This morning's life lesson is pretty simple: Don't name your sitcom character after yourself.
The statement "Roseanne died of opiate abuse" will be honestly made this morning, now that ABC has rebooted their cancelled Roseanne sitcom as The Connors and written in the main character's death. The show's former star, Roseanne Barr, is still alive, of course, but her character with the same first name has met a sad fate, dying from her opiate addiction while the rest of the characters carry on.
Having watched another show with the main character's first name in the title and the potential for drug-related death there, it's actually not too hard to envision a Sherlock wherein Benedict Cumberbatch offended the BBC and the show came back as 221B Baker Street, once one stops to think about it.
The concept of a Sherlock Holmes story without Sherlock Holmes has been tried many, many times, almost always in print. Other characters get the lead role, like Irene or Mrs. Hudson. But we don't see an ensemble follow-up, as a TV show might do all that much.
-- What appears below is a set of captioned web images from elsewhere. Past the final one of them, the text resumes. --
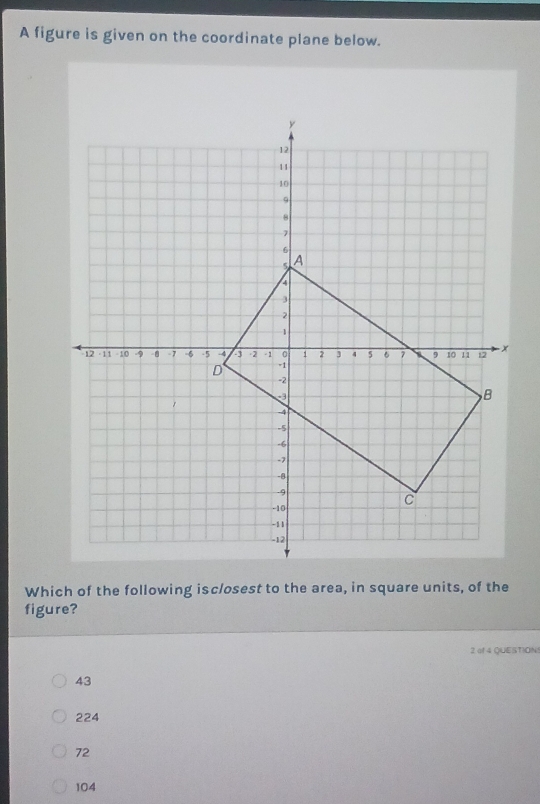 A figure is given on the coordinate plane below.
Which of the following isc/osest to the area, in square units, of the
figure?
2 of 4 QUESTION!
43
224
72
104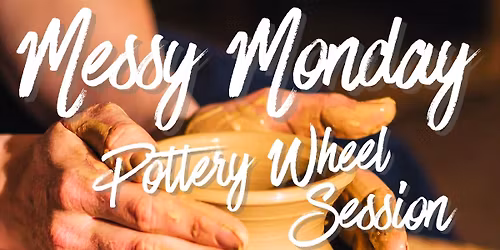 Messy Mondays: 4 Week Wheel Session in July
And the cast of BBC's Sherlock was definitely strong enough to pull it off, without any of them pretending to be the new Sherlock Holmes, I think.
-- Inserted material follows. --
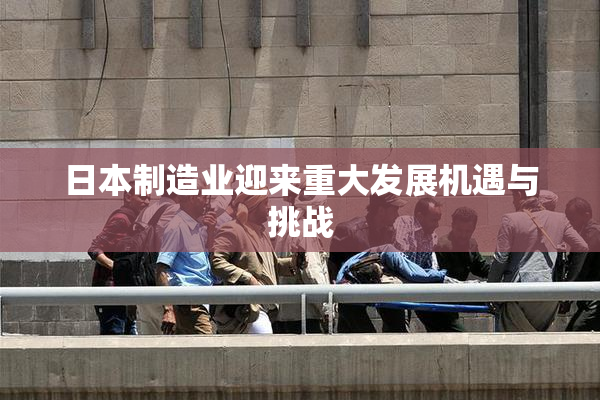 日本制造业迎来重大发展机遇与挑战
Like Roseanne's transformation to The Conners, a switch from Sherlock to 221B Baker Street would be a different sort of crime show, as the combo approach of John, Greg, Molly, and the rest working together would be very different from Sherlock's, but still a fun watch. That other "Sherlock" show which wouldn't need a name switch, Elementary, has been so diligent in building up its Watson as a consulting detective and allowing Gregson and Bell in on the solutions that yanking Jonny Lee Miller off the show would almost seem a transition they had written the show with specific intentions toward. (Especially with that no-character-mentioned title.)
It's interesting to envision Sherlock Holmes ongoing shows without Sherlock, and much better than going the route of TV's Lethal Weapon or Two and a Half Men, which would have Watson getting a new genius room-mate who was different, yet somehow the same sort of character as Sherlock to fill the void. (Mycroft? A good Moriarty twin?) As much genius as it took to create Sherlock Holmes, creating an adequate stand-in for him would be a high aspiration . . . and one surely doomed to fail, as tends to happen with that method.
I never thought that Roseanne would give me something Sherlockian to consider, but the world is definitely full of unexpected things these days. Shows rebooting without their addicted main character is now one.